Task to complete:
The answer is to be an exact copy of the lines below running from the line with "DEVELOPPEMENT ACADEMIQUE" down to the line with "En 1948 l'Université", both ends included, and nothing more.

*-*-*

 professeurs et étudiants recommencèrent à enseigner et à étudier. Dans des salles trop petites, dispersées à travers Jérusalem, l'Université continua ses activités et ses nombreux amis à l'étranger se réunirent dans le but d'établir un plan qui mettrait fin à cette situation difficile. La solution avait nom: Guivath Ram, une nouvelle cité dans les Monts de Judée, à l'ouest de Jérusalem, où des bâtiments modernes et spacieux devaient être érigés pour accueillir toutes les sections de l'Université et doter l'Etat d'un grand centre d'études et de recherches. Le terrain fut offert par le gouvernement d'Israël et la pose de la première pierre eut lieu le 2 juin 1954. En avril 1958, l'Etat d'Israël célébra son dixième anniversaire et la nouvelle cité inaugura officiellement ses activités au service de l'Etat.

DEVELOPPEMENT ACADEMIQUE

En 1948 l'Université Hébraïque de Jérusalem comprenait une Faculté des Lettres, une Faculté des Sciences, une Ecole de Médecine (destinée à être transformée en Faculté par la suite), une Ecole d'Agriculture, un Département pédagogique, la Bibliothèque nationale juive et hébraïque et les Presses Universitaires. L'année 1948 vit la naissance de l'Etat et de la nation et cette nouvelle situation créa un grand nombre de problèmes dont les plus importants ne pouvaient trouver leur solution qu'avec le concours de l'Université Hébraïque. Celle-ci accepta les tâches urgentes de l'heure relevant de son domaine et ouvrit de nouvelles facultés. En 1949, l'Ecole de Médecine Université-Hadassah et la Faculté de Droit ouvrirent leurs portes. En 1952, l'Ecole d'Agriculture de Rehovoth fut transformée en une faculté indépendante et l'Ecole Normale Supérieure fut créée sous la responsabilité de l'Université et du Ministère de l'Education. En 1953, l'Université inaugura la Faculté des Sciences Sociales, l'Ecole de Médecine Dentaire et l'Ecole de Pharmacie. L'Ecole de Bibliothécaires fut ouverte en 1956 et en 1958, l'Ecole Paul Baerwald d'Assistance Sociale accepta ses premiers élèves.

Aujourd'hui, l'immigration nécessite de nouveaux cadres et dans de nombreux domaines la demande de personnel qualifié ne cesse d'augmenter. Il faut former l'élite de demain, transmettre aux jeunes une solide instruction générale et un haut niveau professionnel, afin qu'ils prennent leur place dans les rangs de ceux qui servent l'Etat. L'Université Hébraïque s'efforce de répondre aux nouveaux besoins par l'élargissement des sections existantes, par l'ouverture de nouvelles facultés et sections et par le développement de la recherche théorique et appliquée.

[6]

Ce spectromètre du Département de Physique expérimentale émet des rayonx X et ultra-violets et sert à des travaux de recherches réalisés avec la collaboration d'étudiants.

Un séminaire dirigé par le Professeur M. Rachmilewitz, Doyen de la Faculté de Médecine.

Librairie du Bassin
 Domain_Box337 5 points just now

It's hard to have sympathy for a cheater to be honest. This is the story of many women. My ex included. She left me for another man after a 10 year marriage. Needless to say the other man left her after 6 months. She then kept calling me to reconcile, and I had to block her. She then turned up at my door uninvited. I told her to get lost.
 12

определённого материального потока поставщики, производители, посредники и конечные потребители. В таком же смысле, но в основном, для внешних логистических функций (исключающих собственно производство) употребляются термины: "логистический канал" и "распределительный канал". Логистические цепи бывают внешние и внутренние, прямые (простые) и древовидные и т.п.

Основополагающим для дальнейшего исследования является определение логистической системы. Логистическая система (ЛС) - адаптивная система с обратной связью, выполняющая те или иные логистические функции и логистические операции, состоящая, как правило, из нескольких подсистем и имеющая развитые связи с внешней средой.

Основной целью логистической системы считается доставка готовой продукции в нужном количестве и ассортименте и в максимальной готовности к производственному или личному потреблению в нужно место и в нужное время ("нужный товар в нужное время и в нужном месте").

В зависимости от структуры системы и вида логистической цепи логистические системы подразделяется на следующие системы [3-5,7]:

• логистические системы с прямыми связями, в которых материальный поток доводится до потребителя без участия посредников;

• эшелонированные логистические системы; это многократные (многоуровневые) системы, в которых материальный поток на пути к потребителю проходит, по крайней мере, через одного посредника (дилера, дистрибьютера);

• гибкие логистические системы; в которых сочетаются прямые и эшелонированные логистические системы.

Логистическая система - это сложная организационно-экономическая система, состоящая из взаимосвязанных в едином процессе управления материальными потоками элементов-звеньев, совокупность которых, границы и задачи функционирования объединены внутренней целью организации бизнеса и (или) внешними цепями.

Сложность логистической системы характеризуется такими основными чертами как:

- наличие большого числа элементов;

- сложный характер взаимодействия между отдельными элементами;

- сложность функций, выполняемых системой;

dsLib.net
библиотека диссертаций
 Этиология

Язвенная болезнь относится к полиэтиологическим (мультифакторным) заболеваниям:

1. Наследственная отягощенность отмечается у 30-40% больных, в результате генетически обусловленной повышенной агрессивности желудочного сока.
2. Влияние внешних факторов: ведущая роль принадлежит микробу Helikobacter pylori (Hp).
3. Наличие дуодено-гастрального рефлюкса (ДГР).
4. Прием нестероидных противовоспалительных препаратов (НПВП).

*-*-*

Answer box:
DEVELOPPEMENT ACADEMIQUE

En 1948 l'Université Hébraïque de Jérusalem comprenait une Faculté des Lettres, une Faculté des Sciences, une Ecole de Médecine (destinée à être transformée en Faculté par la suite), une Ecole d'Agriculture, un Département pédagogique, la Bibliothèque nationale juive et hébraïque et les Presses Universitaires. L'année 1948 vit la naissance de l'Etat et de la nation et cette nouvelle situation créa un grand nombre de problèmes dont les plus importants ne pouvaient trouver leur solution qu'avec le concours de l'Université Hébraïque. Celle-ci accepta les tâches urgentes de l'heure relevant de son domaine et ouvrit de nouvelles facultés. En 1949, l'Ecole de Médecine Université-Hadassah et la Faculté de Droit ouvrirent leurs portes. En 1952, l'Ecole d'Agriculture de Rehovoth fut transformée en une faculté indépendante et l'Ecole Normale Supérieure fut créée sous la responsabilité de l'Université et du Ministère de l'Education. En 1953, l'Université inaugura la Faculté des Sciences Sociales, l'Ecole de Médecine Dentaire et l'Ecole de Pharmacie. L'Ecole de Bibliothécaires fut ouverte en 1956 et en 1958, l'Ecole Paul Baerwald d'Assistance Sociale accepta ses premiers élèves.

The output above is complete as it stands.